→ DATA EXCERPT:
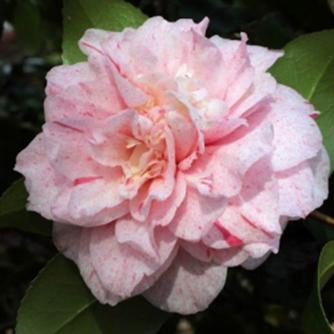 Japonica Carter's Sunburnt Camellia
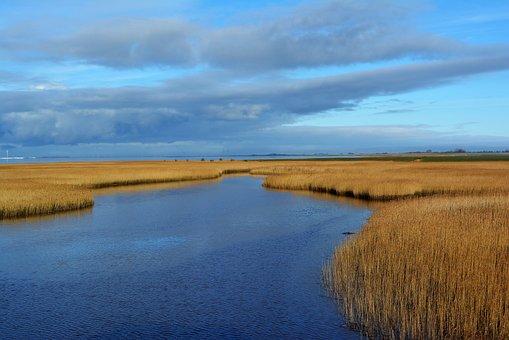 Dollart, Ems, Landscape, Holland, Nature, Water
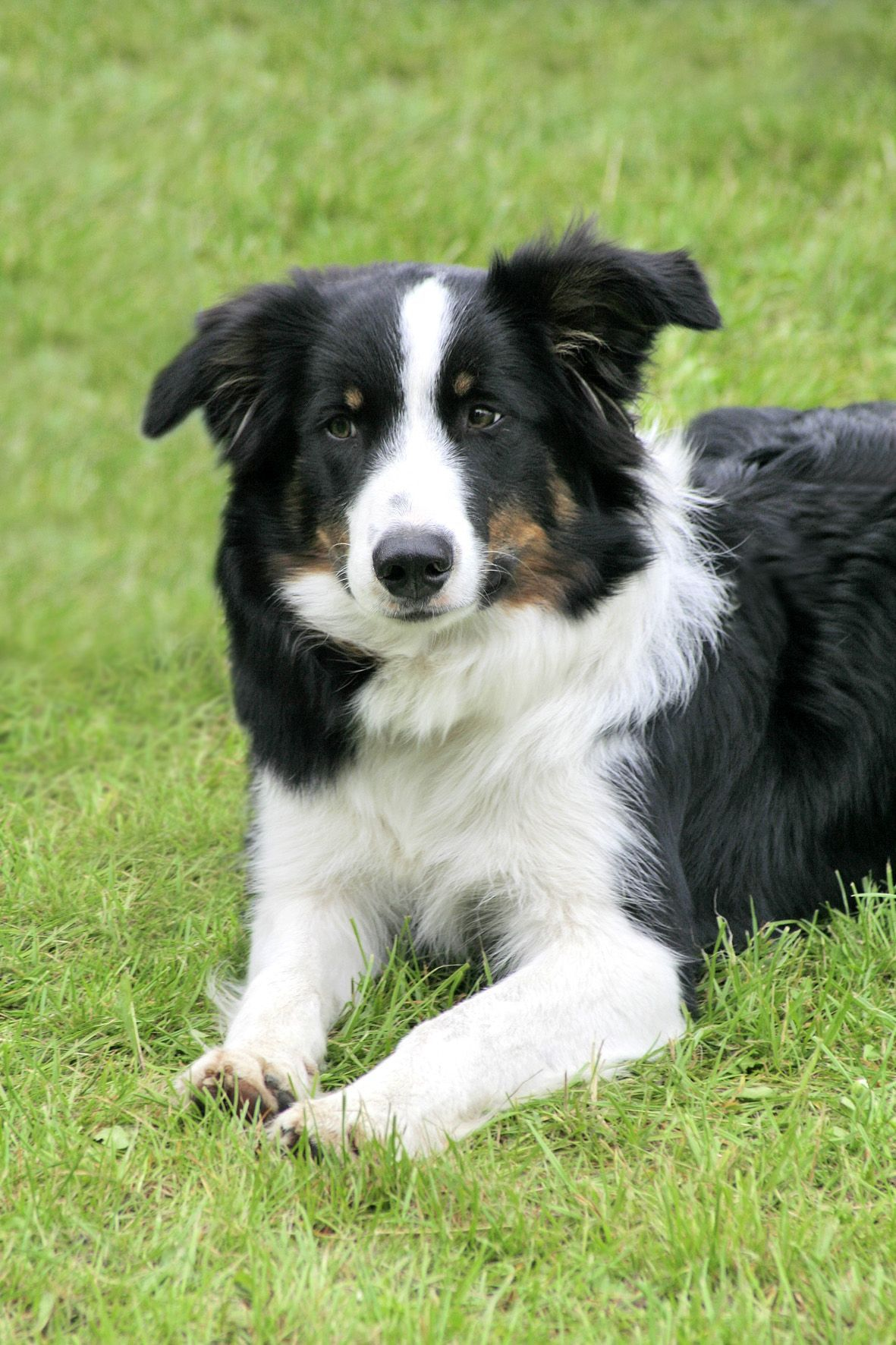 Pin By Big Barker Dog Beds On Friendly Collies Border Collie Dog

→ WHAT IS BEING ASKED:
The final stretch of the data, from the line with "Dollart, Ems, Landscape, Holland, Nature, Water" through its last line, is to be retyped exactly; pictures are not part of the copy.

→ EXERCISE RESULT:
 Dollart, Ems, Landscape, Holland, Nature, Water
 Pin By Big Barker Dog Beds On Friendly Collies Border Collie Dog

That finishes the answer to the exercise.